コーチ留学を始めて約2か月。全体練習では率先して球拾いを行うなど、選手の練習環境を整える黒子に徹しながら、自分の目で見て、肌で感じたことは、とても新鮮だった。
「監督・コーチと選手の関係は、決して上下で成り立っているのではなく、ほぼ対等で風通しがいい。上から怒鳴り散らすことはないから、選手はミスを恐れずに伸び伸びとプレーしている印象があります。こちらでは下積みが長く、メジャーであまり実績のなかった選手が指導者となるケースが多い。特にマイナーでは、選手がどうやったら大きく成長できるかを考えながら、コーチが指導していますね」
米国指導者に重なった大学時代の恩師の姿
アメリカで見た指導者の在り方に、矢野はある人物の姿を重ねたという。それは国学院大学時代の恩師、竹田利秋監督だ。かつて東北高、仙台育英高でも指揮を執った名監督は「選手は指導者の手腕を映す鏡だ」と話していたという。

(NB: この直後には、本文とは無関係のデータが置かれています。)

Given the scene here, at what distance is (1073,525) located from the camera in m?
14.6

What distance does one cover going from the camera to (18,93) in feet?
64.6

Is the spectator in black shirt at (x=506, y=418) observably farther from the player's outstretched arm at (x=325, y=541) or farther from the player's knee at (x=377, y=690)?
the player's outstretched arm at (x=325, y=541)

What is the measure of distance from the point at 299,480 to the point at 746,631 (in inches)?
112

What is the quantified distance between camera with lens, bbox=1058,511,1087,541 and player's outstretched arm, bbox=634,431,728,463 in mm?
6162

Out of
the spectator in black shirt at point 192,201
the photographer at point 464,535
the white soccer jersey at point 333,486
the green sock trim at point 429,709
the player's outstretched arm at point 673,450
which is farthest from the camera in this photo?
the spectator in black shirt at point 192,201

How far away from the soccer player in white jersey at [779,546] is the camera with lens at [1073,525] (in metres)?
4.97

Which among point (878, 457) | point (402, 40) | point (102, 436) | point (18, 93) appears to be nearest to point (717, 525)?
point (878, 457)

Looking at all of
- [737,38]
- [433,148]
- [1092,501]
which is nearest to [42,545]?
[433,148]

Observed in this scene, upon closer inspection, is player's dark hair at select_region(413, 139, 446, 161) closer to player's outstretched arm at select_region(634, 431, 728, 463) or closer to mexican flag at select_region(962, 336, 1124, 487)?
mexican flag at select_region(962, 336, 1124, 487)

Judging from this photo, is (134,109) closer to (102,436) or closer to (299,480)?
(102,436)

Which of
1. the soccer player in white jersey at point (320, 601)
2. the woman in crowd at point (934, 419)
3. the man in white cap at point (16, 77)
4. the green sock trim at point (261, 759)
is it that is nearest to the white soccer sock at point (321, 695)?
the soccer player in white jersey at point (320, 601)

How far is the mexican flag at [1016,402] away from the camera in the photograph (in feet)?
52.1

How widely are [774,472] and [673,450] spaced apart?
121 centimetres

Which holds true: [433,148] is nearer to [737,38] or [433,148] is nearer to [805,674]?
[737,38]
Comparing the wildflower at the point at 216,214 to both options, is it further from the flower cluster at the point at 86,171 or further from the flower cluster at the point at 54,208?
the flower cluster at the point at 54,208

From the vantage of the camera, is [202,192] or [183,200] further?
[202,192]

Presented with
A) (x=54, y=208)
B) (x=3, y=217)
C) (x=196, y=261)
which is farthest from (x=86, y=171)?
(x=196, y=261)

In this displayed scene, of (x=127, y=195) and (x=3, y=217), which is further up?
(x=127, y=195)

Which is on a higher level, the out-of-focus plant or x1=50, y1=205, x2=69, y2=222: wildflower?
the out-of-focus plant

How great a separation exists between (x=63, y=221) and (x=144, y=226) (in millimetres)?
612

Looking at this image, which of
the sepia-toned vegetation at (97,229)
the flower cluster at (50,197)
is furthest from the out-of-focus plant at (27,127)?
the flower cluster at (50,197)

「竹田監督は常に、選手がミスをするのは監督やコーチの指導の仕方が悪いからだと仰有っていました。監督やコーチが目立つ必要はない。主役であるべき選手が大きく成長して、注目を集めるようになればいい。それこそが指導者としての誇りになると仰有っていたんです。だから、アメリカでの指導者と選手の関係を見た時は、スッと腑に落ちる感じがありました」
もう1つ、実際に見て「なるほど」と思ったことがある。メジャーリーガーは決して練習をしないわけではない。むしろ「する」のだ。
「確かに、メジャーキャンプは全体練習の時間が短いです。でも、そこだけを切り取って『練習しない』と言うのは違いますね。彼らは、特にメジャーで長く活躍している選手は、みんな自ら進んで練習しています。例えば、秋信守はキャンプ施設に朝5時には来て、トレーニングをしたり打撃ケージで打ったりしている。アンドラスも全体練習が始まるより、ずっと早い時間に来て準備をしています。そもそも、みんなマイナーでの生存競争で振るいにかけられ、ここまで勝ち上がってきた選手。努力を積み重ねて今のポジションを手に入れた彼らは、メジャーにとどまる努力もしている。何をやるべきか、何故やるべきか分かった上で、効率よく練習できているんだと思いますね」
もちろん米国流がすべて正しいという訳ではないし、日本で受け入れられる訳ではない。だが、今は見聞を広め、指導者として自分の引き出しを1つでも多く増やすことを目指している。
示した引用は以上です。